WRITTEN EXERCISE: Count the lines in the items below that contain the word "Given". Reply with only the number.

INPUT ROWS:
>> START
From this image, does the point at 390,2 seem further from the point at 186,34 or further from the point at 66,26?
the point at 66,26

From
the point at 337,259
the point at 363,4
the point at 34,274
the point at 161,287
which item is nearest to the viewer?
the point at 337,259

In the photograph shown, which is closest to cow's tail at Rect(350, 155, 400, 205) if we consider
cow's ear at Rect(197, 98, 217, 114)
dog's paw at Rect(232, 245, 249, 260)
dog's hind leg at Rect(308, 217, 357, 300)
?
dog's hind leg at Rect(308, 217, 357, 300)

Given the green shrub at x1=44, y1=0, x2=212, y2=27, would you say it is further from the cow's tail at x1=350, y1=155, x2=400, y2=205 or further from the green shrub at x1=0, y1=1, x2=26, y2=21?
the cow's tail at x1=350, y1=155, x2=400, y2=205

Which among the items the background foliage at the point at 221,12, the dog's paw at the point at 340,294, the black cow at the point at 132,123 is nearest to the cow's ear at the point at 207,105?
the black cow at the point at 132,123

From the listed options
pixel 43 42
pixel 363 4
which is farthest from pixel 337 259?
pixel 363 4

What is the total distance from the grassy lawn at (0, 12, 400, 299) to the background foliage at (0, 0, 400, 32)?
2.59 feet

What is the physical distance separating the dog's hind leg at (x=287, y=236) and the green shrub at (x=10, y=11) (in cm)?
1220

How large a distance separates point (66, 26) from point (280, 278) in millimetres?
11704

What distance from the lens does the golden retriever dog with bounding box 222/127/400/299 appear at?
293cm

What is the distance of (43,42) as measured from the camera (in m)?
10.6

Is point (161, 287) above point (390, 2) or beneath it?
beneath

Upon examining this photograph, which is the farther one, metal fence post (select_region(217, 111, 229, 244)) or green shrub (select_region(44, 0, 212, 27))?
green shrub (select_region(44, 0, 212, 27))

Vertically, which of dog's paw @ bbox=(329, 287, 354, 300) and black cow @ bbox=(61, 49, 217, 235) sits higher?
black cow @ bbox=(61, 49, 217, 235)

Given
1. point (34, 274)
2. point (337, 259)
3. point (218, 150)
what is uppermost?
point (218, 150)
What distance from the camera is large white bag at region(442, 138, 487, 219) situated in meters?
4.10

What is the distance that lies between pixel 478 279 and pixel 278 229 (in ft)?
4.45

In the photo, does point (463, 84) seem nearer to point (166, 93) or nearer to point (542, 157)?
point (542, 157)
>> END
TASK RESPONSE: 2